▶ [Extracted page text data]
^^^^

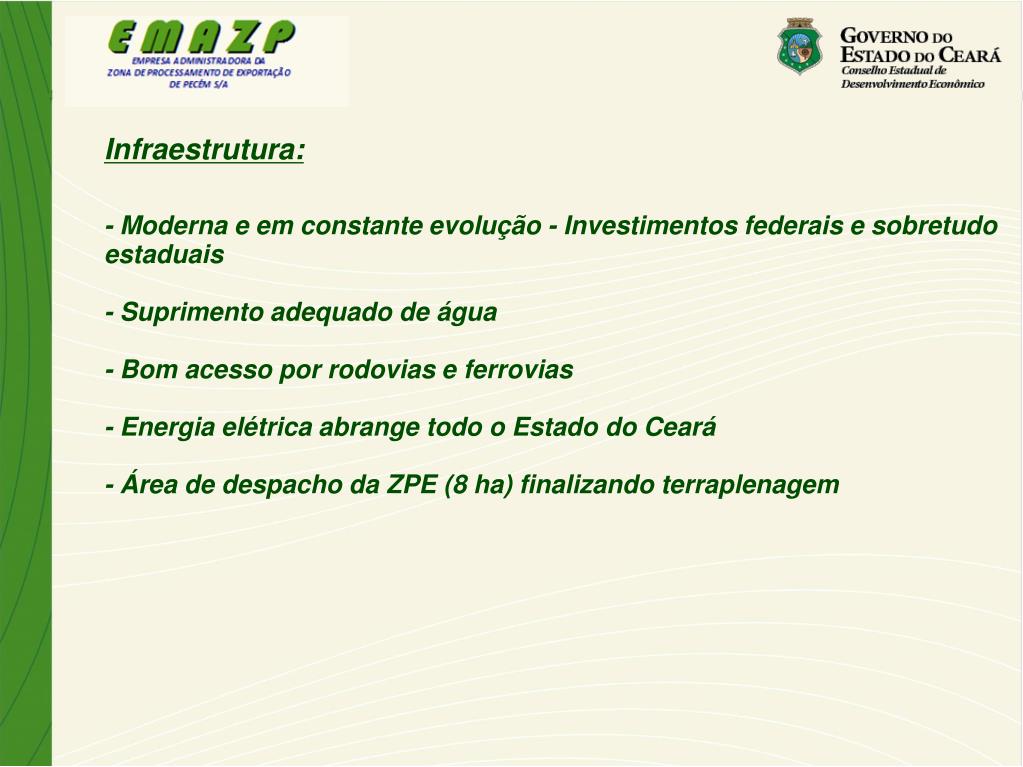 EMAZP
EMPRESA ADMINISTRADORA DA ZONA DE PROCESSAMENTO DE EXPORTAÇÃO DE PECÉM S/A

GOVERNO DO ESTADO DO CEARÁ
Conselho Estadual de Desenvolvimento Econômico

Infraestrutura:

- Moderna e em constante evolução - Investimentos federais e sobretudo estaduais

- Suprimento adequado de água

- Bom acesso por rodovias e ferrovias

- Energia elétrica abrange todo o Estado do Ceará

- Área de despacho da ZPE (8 ha) finalizando terraplenagem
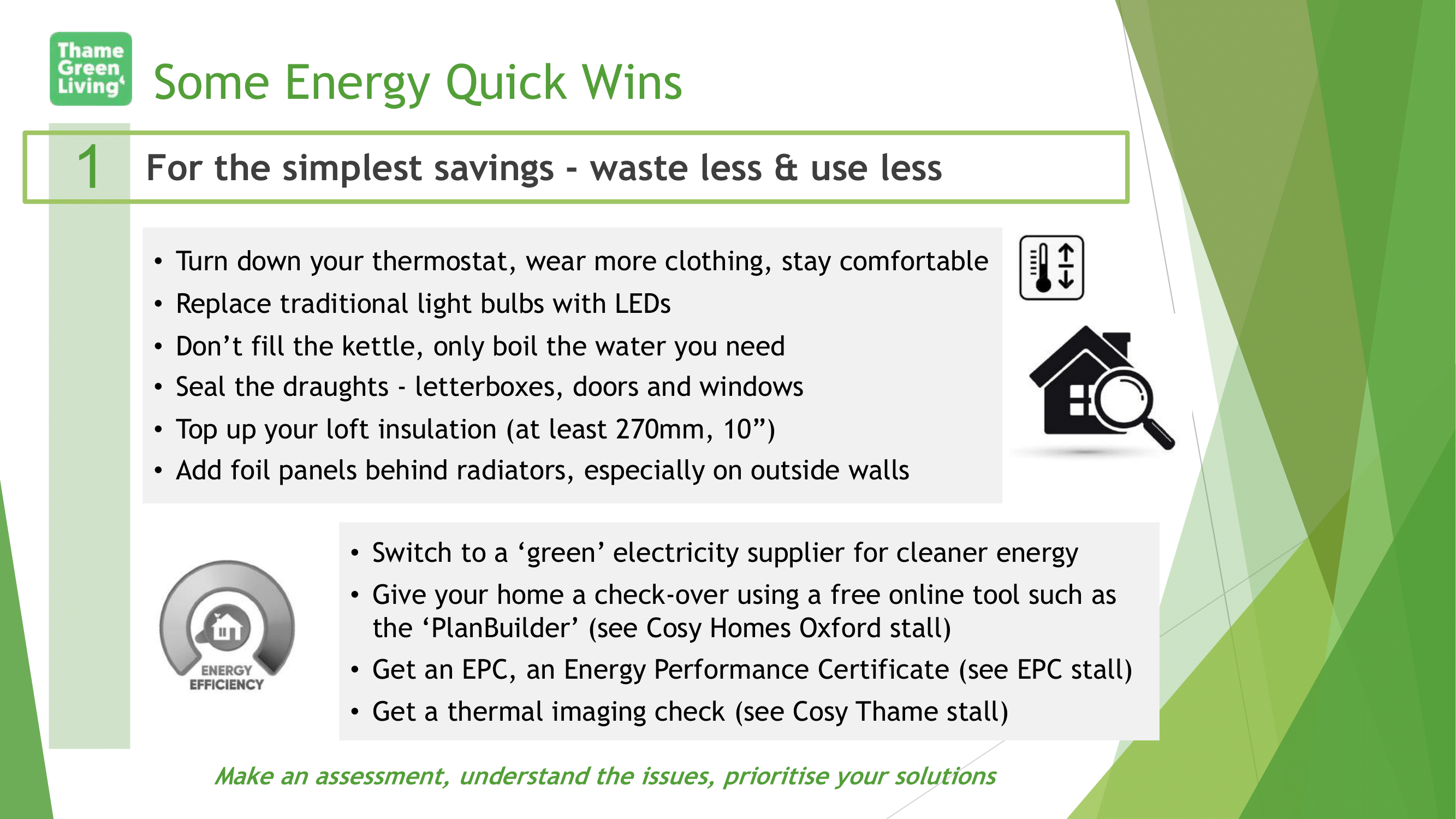 Thame Green Living

Some Energy Quick Wins

1 For the simplest savings - waste less & use less

• Turn down your thermostat, wear more clothing, stay comfortable
• Replace traditional light bulbs with LEDs
• Don't fill the kettle, only boil the water you need
• Seal the draughts - letterboxes, doors and windows
• Top up your loft insulation (at least 270mm, 10")
• Add foil panels behind radiators, especially on outside walls

ENERGY EFFICIENCY

• Switch to a 'green' electricity supplier for cleaner energy
• Give your home a check-over using a free online tool such as the 'PlanBuilder' (see Cosy Homes Oxford stall)
• Get an EPC, an Energy Performance Certificate (see EPC stall)
• Get a thermal imaging check (see Cosy Thame stall)

Make an assessment, understand the issues, prioritise your solutions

^^^^

▶ [Exercise instructions]
Return the entries unchanged, save for the pictures, which do not belong in the copy.

▶ [Response for this exercise]
 EMAZP
EMPRESA ADMINISTRADORA DA ZONA DE PROCESSAMENTO DE EXPORTAÇÃO DE PECÉM S/A

GOVERNO DO ESTADO DO CEARÁ
Conselho Estadual de Desenvolvimento Econômico

Infraestrutura:

- Moderna e em constante evolução - Investimentos federais e sobretudo estaduais

- Suprimento adequado de água

- Bom acesso por rodovias e ferrovias

- Energia elétrica abrange todo o Estado do Ceará

- Área de despacho da ZPE (8 ha) finalizando terraplenagem
 Thame Green Living

Some Energy Quick Wins

1 For the simplest savings - waste less & use less

• Turn down your thermostat, wear more clothing, stay comfortable
• Replace traditional light bulbs with LEDs
• Don't fill the kettle, only boil the water you need
• Seal the draughts - letterboxes, doors and windows
• Top up your loft insulation (at least 270mm, 10")
• Add foil panels behind radiators, especially on outside walls

ENERGY EFFICIENCY

• Switch to a 'green' electricity supplier for cleaner energy
• Give your home a check-over using a free online tool such as the 'PlanBuilder' (see Cosy Homes Oxford stall)
• Get an EPC, an Energy Performance Certificate (see EPC stall)
• Get a thermal imaging check (see Cosy Thame stall)

Make an assessment, understand the issues, prioritise your solutions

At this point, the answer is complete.